QUESTIONS:
- a) Answer these about the rating-systems post, one line each, marked (i), (ii), (iii):
(i) Between which two values must a team's win-chance prediction lie?
(ii) Who suggested the scoring formula?
(iii) How are the individual prediction scores turned into a final score?
- b) Name every heading in the rating-systems post, including its title.
- c) Please transcribe the part of the rating-systems post starting at "(ZK Elo applied" and ending at "Team lost: (1+log2(1-p))".

EXCERPT:
○ ○ ○

Evaluating rating systems

Page of 2 (40 records)

sort

DeinFreund

8 years ago
(edited 8 years ago)

(ZK Elo applied to FFA games, click for full size)

There have been many proposals for rating systems over the time. Now I would like to give everybody the chance to prove the accuracy of their proposed systems.

Scoring

Your rating will have to make a prediction p for each Team representing its win chance as a fraction between 0.0 and 1.0. This prediction is scored by the following formula:

Team won:  (1+log2(p)) 
Team lost: (1+log2(1-p))

Formula suggested by

Brackman

The score of all predictions will be summed for your final score.

Implementing your Rating

Here is my sample implementation of standard ZK Elo*. It would be best if you implemented your rating system overriding the same methods. If java is unfamiliar to you, just implement the corresponding methods in your language and I'm sure we'll be able to translate it.

○ ○ ○

THE DATA:
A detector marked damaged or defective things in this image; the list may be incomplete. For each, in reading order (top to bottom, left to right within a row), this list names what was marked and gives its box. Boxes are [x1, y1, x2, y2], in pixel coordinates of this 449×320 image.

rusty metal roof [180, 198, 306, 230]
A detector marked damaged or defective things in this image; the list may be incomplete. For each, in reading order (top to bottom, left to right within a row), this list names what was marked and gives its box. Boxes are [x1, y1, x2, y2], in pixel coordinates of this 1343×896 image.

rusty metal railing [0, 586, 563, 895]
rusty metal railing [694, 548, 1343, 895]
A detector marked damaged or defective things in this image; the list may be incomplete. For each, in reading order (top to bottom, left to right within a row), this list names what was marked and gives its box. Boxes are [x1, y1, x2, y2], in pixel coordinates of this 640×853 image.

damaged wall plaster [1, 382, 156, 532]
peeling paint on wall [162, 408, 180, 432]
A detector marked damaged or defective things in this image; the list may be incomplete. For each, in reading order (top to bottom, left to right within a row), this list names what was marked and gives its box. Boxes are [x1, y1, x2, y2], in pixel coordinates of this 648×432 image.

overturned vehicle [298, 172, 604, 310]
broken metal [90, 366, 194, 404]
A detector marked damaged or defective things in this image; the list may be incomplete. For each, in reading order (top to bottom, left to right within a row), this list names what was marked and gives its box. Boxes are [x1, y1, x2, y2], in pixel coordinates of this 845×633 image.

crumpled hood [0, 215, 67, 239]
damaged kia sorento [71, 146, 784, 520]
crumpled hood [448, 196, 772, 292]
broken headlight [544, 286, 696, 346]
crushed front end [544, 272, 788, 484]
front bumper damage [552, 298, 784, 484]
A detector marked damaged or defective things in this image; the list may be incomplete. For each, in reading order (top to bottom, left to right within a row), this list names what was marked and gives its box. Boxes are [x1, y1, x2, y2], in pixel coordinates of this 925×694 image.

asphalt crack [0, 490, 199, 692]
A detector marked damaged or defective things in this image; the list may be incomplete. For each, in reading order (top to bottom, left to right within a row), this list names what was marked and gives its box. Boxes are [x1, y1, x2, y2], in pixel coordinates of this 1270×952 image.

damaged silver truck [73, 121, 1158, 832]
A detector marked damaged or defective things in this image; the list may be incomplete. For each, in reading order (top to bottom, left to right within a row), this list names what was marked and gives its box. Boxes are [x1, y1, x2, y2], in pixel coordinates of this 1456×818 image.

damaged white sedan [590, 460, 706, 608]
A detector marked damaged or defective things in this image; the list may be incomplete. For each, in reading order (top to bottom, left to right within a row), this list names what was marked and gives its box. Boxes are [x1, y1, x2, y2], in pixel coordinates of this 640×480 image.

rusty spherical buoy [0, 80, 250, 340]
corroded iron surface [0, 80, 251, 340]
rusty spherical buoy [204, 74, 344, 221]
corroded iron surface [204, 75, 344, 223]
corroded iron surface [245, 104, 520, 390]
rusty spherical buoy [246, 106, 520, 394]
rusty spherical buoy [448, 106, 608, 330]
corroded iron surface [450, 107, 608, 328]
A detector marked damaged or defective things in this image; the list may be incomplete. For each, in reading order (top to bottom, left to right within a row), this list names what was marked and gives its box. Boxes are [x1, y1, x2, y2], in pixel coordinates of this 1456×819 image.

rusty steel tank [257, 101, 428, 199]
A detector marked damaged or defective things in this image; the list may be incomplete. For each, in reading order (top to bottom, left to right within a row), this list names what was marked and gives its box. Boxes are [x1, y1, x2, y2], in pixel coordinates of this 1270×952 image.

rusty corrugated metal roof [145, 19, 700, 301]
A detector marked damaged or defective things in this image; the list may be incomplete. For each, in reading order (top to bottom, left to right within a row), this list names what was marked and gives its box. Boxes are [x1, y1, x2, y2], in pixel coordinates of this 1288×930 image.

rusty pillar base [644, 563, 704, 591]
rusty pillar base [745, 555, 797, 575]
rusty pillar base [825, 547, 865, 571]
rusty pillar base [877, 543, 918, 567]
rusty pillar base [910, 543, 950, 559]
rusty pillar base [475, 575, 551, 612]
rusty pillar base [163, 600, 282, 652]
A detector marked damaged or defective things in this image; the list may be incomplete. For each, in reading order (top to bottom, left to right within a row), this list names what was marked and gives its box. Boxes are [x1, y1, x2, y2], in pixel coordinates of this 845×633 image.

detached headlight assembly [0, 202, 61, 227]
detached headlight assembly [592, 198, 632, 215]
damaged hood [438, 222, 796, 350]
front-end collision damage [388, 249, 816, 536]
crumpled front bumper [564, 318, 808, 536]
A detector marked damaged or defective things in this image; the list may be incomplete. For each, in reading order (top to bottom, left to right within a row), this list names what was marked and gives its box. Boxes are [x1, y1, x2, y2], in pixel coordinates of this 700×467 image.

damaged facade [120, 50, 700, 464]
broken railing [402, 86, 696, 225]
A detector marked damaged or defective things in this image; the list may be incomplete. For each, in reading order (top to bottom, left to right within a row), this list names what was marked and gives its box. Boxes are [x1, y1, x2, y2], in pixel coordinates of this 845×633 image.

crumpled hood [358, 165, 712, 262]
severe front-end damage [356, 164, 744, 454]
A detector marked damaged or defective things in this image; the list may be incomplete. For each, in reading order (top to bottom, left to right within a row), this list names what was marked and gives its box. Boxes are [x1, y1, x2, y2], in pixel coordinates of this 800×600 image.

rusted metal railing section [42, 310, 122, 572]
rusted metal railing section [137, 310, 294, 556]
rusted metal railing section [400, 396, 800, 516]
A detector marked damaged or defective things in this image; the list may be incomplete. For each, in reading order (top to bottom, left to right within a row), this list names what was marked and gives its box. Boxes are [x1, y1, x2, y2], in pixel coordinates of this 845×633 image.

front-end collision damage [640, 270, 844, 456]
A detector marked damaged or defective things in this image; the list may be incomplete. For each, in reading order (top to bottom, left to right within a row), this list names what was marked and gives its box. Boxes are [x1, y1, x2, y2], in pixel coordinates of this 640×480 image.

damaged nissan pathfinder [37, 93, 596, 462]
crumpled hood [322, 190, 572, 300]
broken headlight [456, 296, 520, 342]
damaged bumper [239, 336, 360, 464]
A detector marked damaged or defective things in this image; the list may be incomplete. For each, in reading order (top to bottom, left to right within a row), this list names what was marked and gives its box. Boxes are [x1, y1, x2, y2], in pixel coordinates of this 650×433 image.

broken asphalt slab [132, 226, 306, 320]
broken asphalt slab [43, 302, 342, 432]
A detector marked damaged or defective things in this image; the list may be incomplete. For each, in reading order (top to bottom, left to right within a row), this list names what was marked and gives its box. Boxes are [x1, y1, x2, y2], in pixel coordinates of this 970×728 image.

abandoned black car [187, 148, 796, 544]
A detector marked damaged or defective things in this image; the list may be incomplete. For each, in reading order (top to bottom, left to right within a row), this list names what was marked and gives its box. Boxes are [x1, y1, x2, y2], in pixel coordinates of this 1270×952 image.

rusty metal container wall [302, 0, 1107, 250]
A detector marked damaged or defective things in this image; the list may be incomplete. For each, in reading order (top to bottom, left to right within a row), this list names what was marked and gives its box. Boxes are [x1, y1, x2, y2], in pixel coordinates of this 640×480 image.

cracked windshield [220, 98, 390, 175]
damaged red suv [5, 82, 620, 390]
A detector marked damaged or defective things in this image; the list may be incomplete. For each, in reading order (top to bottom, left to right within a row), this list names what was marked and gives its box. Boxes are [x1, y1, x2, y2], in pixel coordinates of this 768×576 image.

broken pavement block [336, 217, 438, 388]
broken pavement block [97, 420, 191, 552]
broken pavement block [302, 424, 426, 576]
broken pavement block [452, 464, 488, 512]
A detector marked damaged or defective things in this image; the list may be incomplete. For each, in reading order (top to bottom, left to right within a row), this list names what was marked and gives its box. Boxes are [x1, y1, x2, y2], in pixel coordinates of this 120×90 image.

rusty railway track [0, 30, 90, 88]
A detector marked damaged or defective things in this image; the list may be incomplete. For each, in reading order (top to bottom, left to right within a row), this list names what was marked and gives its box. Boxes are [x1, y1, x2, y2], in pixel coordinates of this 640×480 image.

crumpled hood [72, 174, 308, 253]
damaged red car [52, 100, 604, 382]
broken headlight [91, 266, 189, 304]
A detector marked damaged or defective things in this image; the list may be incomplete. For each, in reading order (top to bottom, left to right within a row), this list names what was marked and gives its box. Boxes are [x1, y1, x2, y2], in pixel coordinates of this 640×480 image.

○ ○ ○

ANSWERS:
- a)
(i) Between 0.0 and 1.0.
(ii) Brackman.
(iii) They are summed.

- b)
Evaluating rating systems
Scoring
Implementing your Rating

- c)
(ZK Elo applied to FFA games, click for full size)

There have been many proposals for rating systems over the time. Now I would like to give everybody the chance to prove the accuracy of their proposed systems.

Scoring

Your rating will have to make a prediction p for each Team representing its win chance as a fraction between 0.0 and 1.0. This prediction is scored by the following formula:

Team won:  (1+log2(p)) 
Team lost: (1+log2(1-p))